In the narrow sense that the Government’s intention was to try to codify the existing conventions of the current House, they have clearly failed. They have also failed in a wider sense, in view of the much remarked paragraph 61. As the Committee made clear that its conclusions applied only to the current House, any attempt by the Government to use its work to bind a reformed House has failed. The Government were piqued by that, and produced a four-page response. The Leader of the House dwelt on that extensively today, encouraged to do so by a number of interventions.
Paragraph 9 of the Government’s response contains the key sentence:
“We believe the relationship the Joint Committee describes is one which should apply to any differently composed chamber.”
That must be wrong. Over time, a differently composed Chamber will want to re-examine its own conventions, and may decide to change them. No amount of passing resolutions or codifying conventions can alter that. However, I feel that the Government should not protest too much. They did not really need to include paragraph 9, for two reasons.
First, it would be ludicrous to reconstitute the Cunningham Committee and have a “Cunningham 3” on the first day of a reformed House of Lords. Any sensible person would agree that a passage of time—which should perhaps be measured in Parliaments rather than years—should elapse before that becomes necessary. Secondly, in any case, if we have—as I sincerely hope we will—a more democratic second Chamber, the key powers and restrictions that it tests will be not the conventions but the Parliament Acts.
A reformed House, unlike the current House, may have the courage to use some of the real powers that it already has, particularly its power of delay and its power to reject statutory instruments. It does not use those powers now, for the simple reason that it does not have the moral authority to use them. A reformed House will have enough legitimacy to exercise the powers provided for it under the Parliament Acts, while also being restricted by them. I think it right—here I strongly agree with the hon. Member for Cannock Chase—for the House of Lords to be given that moral authority.

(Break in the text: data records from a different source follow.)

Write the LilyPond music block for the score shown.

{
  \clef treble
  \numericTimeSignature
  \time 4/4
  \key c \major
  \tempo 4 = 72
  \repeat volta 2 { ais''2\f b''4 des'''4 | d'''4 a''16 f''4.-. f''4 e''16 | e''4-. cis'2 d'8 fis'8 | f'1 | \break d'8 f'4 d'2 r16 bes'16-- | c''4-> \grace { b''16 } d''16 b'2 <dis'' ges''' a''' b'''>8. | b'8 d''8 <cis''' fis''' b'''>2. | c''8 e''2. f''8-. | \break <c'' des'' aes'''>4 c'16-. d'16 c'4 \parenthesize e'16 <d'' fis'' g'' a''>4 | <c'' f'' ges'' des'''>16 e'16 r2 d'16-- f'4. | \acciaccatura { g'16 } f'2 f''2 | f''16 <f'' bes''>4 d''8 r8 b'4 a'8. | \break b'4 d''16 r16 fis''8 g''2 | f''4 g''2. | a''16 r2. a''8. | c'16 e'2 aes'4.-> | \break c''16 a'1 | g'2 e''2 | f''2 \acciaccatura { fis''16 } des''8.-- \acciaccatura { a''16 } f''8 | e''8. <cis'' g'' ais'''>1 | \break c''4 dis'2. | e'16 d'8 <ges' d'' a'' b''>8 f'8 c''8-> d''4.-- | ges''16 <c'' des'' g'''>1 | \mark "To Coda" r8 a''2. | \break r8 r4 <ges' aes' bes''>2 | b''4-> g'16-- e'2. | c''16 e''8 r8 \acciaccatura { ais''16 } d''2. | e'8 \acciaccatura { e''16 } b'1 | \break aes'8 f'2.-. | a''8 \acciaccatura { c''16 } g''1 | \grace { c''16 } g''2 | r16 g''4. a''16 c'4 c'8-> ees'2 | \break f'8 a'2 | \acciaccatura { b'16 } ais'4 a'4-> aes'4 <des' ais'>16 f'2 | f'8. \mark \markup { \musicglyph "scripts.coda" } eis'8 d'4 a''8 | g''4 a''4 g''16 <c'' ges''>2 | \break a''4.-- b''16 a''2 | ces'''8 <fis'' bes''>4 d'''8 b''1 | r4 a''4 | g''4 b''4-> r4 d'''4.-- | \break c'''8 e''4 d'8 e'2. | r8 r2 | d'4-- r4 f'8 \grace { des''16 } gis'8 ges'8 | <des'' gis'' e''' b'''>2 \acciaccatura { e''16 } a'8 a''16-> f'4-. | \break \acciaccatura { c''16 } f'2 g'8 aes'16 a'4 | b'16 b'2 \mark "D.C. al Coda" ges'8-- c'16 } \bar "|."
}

I shall end by developing that point further, but first I want to make one more general point about the House of Lords as currently constituted, which I hope the other place will not consider offensive. I have enormous respect for Members of the House of Lords, a large proportion of whom are loyal and dedicated public servants, but it is an inescapable fact that whenever their Lordships debate themselves, Dr. Pangloss is out and about. He was certainly stalking the other Chamber yesterday. There was a great deal of talk about how effective the second Chamber already is, what a great job it does, and, by implication, how everything was already for the best in the best of all possible worlds. The truth is much more prosaic. We have the illusion of two-Chamber democracy, but we have the reality of something that is little more than unicameralism: a consultative assembly which, when push comes to shove, is usually too scared—even in its somewhat reformed form since 1999, or whenever it was—to take on the Executive and use the powers that it currently possesses.
I also happen to be in favour of a more directly elected House of Lords, but I take exception to my hon. Friend’s implied comparison with the House of Commons, whose whipping arrangements, craven submission to Government and failure to scrutinise huge chunks of vastly important Bills suggest that, while we are perfectly entitled to criticise the other House, we ought also to consider the beam in our own eye.